What the task asks:
Retype the material below. Keep every word exactly as it is.

Available records:
******************************
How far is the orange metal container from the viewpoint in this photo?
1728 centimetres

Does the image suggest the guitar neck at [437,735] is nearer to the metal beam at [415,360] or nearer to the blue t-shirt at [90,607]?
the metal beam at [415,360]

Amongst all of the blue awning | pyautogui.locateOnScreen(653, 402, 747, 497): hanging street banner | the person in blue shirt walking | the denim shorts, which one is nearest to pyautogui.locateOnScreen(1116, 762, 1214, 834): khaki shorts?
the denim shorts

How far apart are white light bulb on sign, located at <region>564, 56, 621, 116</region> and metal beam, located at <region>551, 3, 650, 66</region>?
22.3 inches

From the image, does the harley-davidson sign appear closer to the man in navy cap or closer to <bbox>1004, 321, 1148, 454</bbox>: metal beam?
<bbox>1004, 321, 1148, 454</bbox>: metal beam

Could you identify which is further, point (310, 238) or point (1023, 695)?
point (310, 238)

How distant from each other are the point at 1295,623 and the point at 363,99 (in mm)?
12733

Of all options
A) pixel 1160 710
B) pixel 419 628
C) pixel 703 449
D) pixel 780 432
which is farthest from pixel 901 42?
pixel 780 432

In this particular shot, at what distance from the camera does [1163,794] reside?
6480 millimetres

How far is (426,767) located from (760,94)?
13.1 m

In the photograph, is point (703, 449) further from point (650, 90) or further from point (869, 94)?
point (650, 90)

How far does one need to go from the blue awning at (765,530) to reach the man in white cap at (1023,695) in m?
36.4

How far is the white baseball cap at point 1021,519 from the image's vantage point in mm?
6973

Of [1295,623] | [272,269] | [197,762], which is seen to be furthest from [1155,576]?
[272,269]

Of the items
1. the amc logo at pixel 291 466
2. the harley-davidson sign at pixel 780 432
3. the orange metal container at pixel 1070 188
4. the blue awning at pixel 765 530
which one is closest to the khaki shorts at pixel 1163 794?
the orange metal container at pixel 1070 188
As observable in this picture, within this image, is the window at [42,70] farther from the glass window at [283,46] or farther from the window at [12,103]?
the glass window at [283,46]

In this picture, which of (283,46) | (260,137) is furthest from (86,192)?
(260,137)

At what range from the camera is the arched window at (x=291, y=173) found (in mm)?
******************************
The answer:
How far is the orange metal container from the viewpoint in this photo?
1728 centimetres

Does the image suggest the guitar neck at [437,735] is nearer to the metal beam at [415,360] or nearer to the blue t-shirt at [90,607]?
the metal beam at [415,360]

Amongst all of the blue awning | pyautogui.locateOnScreen(653, 402, 747, 497): hanging street banner | the person in blue shirt walking | the denim shorts, which one is nearest to pyautogui.locateOnScreen(1116, 762, 1214, 834): khaki shorts?
the denim shorts

How far apart are white light bulb on sign, located at <region>564, 56, 621, 116</region> and metal beam, located at <region>551, 3, 650, 66</region>?
22.3 inches

From the image, does the harley-davidson sign appear closer to the man in navy cap or closer to <bbox>1004, 321, 1148, 454</bbox>: metal beam?
<bbox>1004, 321, 1148, 454</bbox>: metal beam

Could you identify which is further, point (310, 238) or point (1023, 695)?
point (310, 238)

How distant from each other are the point at 1295,623 and the point at 363,99 (in mm)?
12733

Of all options
A) pixel 1160 710
B) pixel 419 628
C) pixel 703 449
D) pixel 780 432
which is farthest from pixel 901 42?
pixel 780 432

In this particular shot, at what distance from the camera does [1163,794] reside?
6480 millimetres

How far is (426,767) located from (760,94)?
13.1 m

In the photograph, is point (703, 449) further from point (650, 90) or further from point (869, 94)?
point (650, 90)

How far does one need to go from the blue awning at (765,530) to reach the man in white cap at (1023,695) in m?
36.4

How far is the white baseball cap at point 1021,519 from the image's vantage point in mm?
6973

Of [1295,623] | [272,269] | [197,762], which is seen to be furthest from [1155,576]?
[272,269]

Of the items
1. the amc logo at pixel 291 466
2. the harley-davidson sign at pixel 780 432
3. the orange metal container at pixel 1070 188
4. the blue awning at pixel 765 530
which one is closest to the khaki shorts at pixel 1163 794?
the orange metal container at pixel 1070 188
As observable in this picture, within this image, is the window at [42,70] farther from the glass window at [283,46] or farther from the window at [12,103]?
the glass window at [283,46]

In this picture, which of (283,46) | (260,137) is furthest from (86,192)?
(260,137)

At what range from the camera is the arched window at (x=291, y=173) found (in mm)?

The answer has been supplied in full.